───── PASSAGE TO READ ─────

Gort vs body modification: We review neo-exploitation flick American Mary

Commander's log, Stardate 11072013.2:

I've lost count of the number of times I've awoken from a drunken night out with Commander Manning only to find myself in darkness with a cracking headache. This time, however, was different. This time, I was unable to move.

"Hello?" I called out. My call was answered by Gort's robotic voice. He switched on the lights and I found myself on a surgical table. Gort explained that he had seen Robocop for the first time the night before and had concluded that I would be more efficient in my role if I had a few cyborg parts.

"Stay very still," he said, "this will hurt a lot."


There is something of an obsession with grindhouse cinema right now. Many directors got their introduction to film in seedy, sticky, sweaty theatres showing double bills of movies that didn't so much push the boundaries of good taste as shove them to the ground, pin them down and burp in their face. There was clearly a lot that was good about these movies - they showed black and/or female characters as badass heroes, they didn't shy away from gratuitous sex in a prudish age and they were dedicated to giving audiences what they wanted to see. Unfortunately, they were also cheap, clumsy, misogynist and a little bit racist.

─────

▶ **WORK REQUEST**
Can you set down the American Mary review word for word from "Commander's log, Stardate" to "unable to move."?

───── INFORMATION ─────

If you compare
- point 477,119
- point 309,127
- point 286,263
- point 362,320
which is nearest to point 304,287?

─────

▶ **ANSWER FOR THE TASK**
Commander's log, Stardate 11072013.2:

I've lost count of the number of times I've awoken from a drunken night out with Commander Manning only to find myself in darkness with a cracking headache. This time, however, was different. This time, I was unable to move.